6/06/2015

君たちが種をまくんだ!「種まく旅人 くにうみの郷」プレイベントを終えて


シネりん恒例の監督を囲んでの集合写真!

久しぶりのシネりんのプレイベントのスペシャルゲストは篠原哲雄監督の再登場となり嬉しさ倍増でした!監督の新作「種まく旅人 くにうみの郷」(5月30日~)のプレイベント(新宿・竹林閣)に50名近い参加者があり、大いに盛り上がりました。


シネりんのプレイベント?初耳の方のためにちょっとここで解説いたします。
公開を控えた映画の監督などの関係者をお呼びして撮影裏話や製作者サイドからの作品への思いを大いに語ってもらうというイベント。もちろん公開前なのでみなさんが後で見る同作品を楽しめるような形でのトークとなります。
篠原哲雄監督のお話の聞き手は映画ライターの二井康雄さん
ご自身の作品のポスターの前でパチリ!
同作品にご出演された俳優、池田良さんも駆けつけてくださいました!


さて話は戻り、篠原監督の新作についてです。
映画のタイトルに「くにうみの郷」となっていたので何かと調べましたら、いざなぎのみこと(男の神様)といざなみのみこと(女の神様)が最初に作った島が日本のはじまり、その島が淡路島だったということなんですね。学校で習っていたもののその記憶からスッカリ抜け落ちていました。そう、映画の舞台はその淡路島なんです!!

淡路島は海と山両方に囲まれた自然の宝庫の島、瀬戸内海が広がる海では海苔の養殖が盛んです。
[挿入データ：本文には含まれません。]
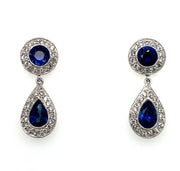 A pair of dangle earrings featuring sapphire gemstones with diamond halos, set in a platinum band.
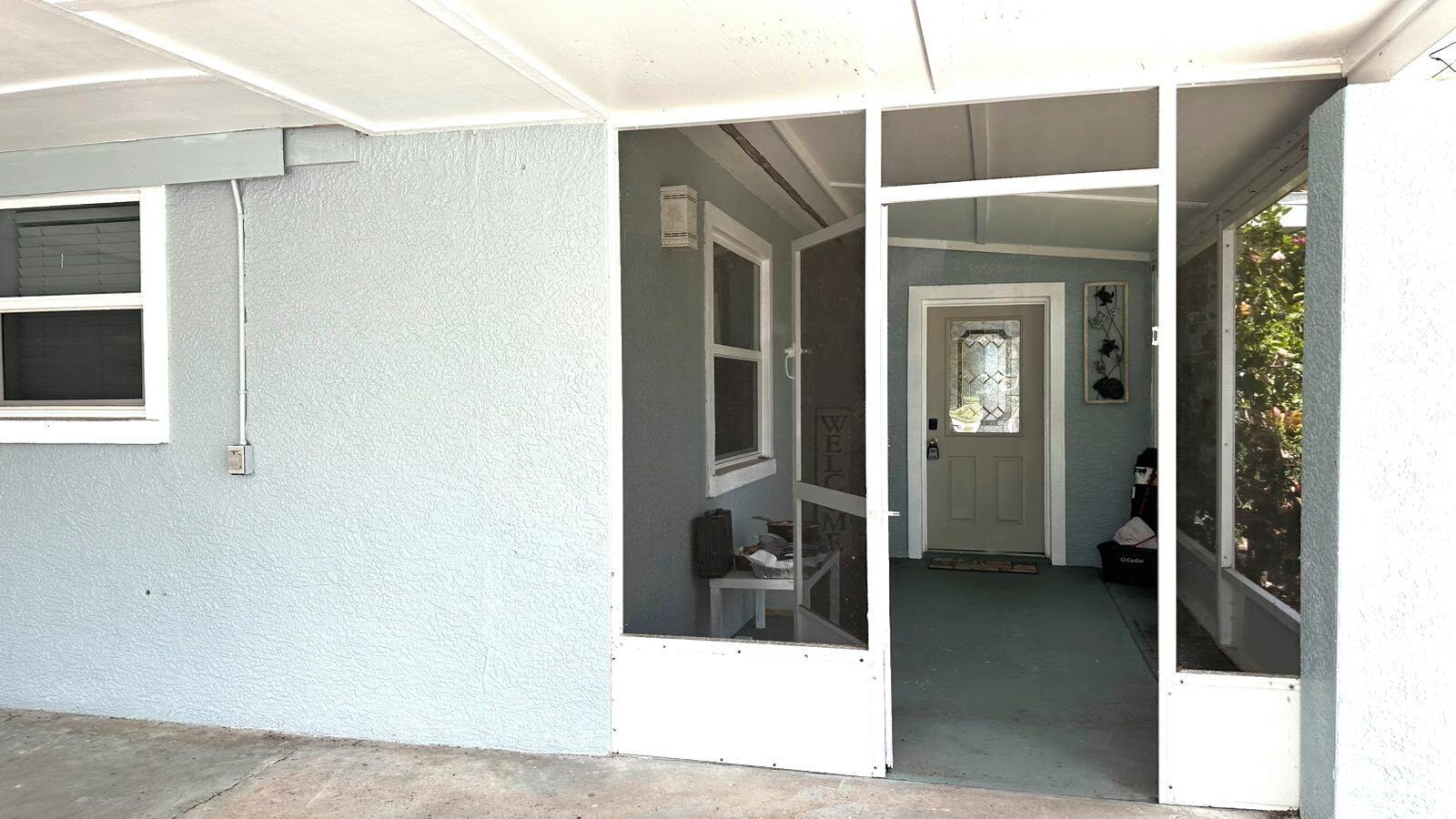A residential building with a light blue exterior, a front door, and a visible interior space with a window and a door.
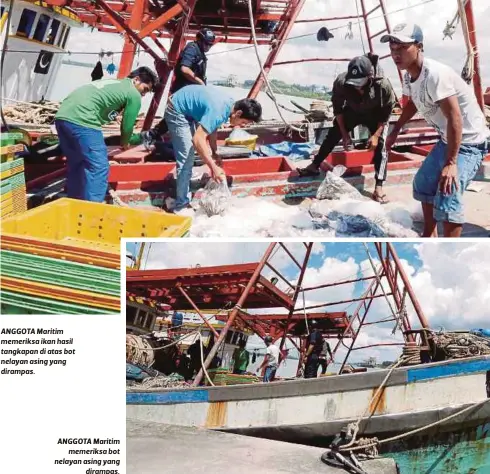  ?? FOTO AWANG AZMIL ?? ANGGOTA Maritim memeriksa ikan hasil tangkapan di atas bot nelayan asing yang dirampas. ANGGOTA Maritim
memeriksa bot nelayan asing yang
dirampas.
そして淡路といえば淡路玉ねぎが有名、新玉ねぎの時期にそれを食べると生で食べても甘みが口に広がります。

その玉ねぎ農家の兄と漁業で海苔作りに励む弟、その兄弟二人は父親の死を通し、意思を通わせることないままでいます。そこにアメリカ帰りの農林水産省官僚の(神の恵)神野恵子さんが視察に現れ、この兄弟にからんでくる…。何かが動き始めるのですね!

私はこの作品を見て、特に目を引いたのが海苔を作っているところでした。
篠原監督は日常よく食べる海苔がこんな風に作られていたのか!と海苔作りの工程をこの映画を撮ることで初めて知ったとおっしゃっていました。私もこの映画の中に出てくる海苔作りのシーンは興味深々。手間隙かけて作られているのだと改めて知りました。
そしてあの綺麗な黒い海苔を作るのには海自体に栄養がなければならないことも知りました。
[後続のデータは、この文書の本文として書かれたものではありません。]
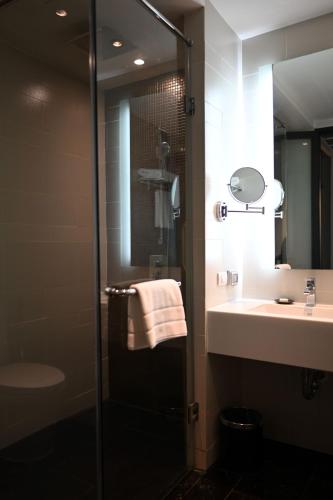 a bathroom with a shower and a sink and a mirror at Mövenpick Hotel Sukhumvit 15 Bangkok in Bangkok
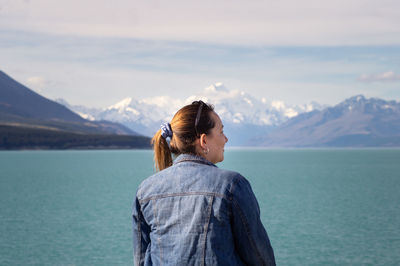 Rear view of woman looking at sea against mountains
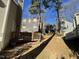 View of backyard with deck and part of neighboring houses at 5718 Sentinel Dr, Raleigh, NC 27609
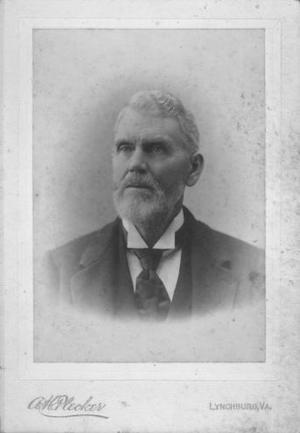 [Portrait of an older man with a white beard and a black tie]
映画の中では弟の三浦貴大さんが勤める漁業組合が出てきます。ここは森漁業という会社で本当に海苔を作っている場所です。監督はここでの撮影秘話を教えてくださいました。撮影の2ヶ月前に助監督が森さんの元を訪れ、撮影に入る前からずっと森漁業のお手伝いをしながら地元の人たちの信用を獲得していきました。撮影中もその助監督さんは時間の合間、地元の人たちと共に漁に出ていたそうです。(笑)
地元のみなさんの絶大なる協力を得、撮影ができたと感謝の意を述べていました。

その森漁業さんのご好意で、映画の海苔を作るシーン、栗山千明さんが海苔をおいしく食べるシーンに登場した同じ海苔をイベントのために送ってきてくださいました。シネりんにご参加した方にお分けしましたが、一気になくなりました!

送られてきた淡路の焼き海苔

こちらは味付け海苔
そしてもうひとつ大事な恵の産物、玉ねぎ―。兄の桐谷健太さんが心血注いで作っている玉ねぎです。私の友人で淡路在住のあやちゃんが畑から取立ての沢山の淡路の玉ねぎを寄付してくださいました。炒めると甘みがますというので塩もこしょうも何もせずに炒めただけの玉ねぎを参加者のみなさんと試食しました。もちろん大好評でした。ポテトサラダ、オニオンスライスにも使用しました!
淡路玉ねぎを炒めただけなのにこのなんとも知れない甘みが広がります!

一つの映画ができるのは、映画製作者はもちろんのこと、淡路の地元の方々など、沢山の人たちのご協力があってのこと、今さらながらそう思います。それを統括する篠原監督はこの作品に強い思い入れがありました。なぜかというと、この映画の録音を担当された山方浩さんがあのネパール大地震でお亡くなりになり、唯一の日本人犠牲者となってしまったからです。

監督はこう述べます。「山方さんは1人の録音技師というよりも大きく映画にかかわってくださった方、本当に偉大な人を亡くしてしまった…」と。
篠原監督は山方さんが最後にかかわったこの作品に深い思い入れを感じずにはいられなかったことでしょう。

また、命を育む第一次産業を活性化したいという思いがこの映画を完成させたのだと思います。いろいろな意味で種をまくことの大切さを痛感させられた作品でした。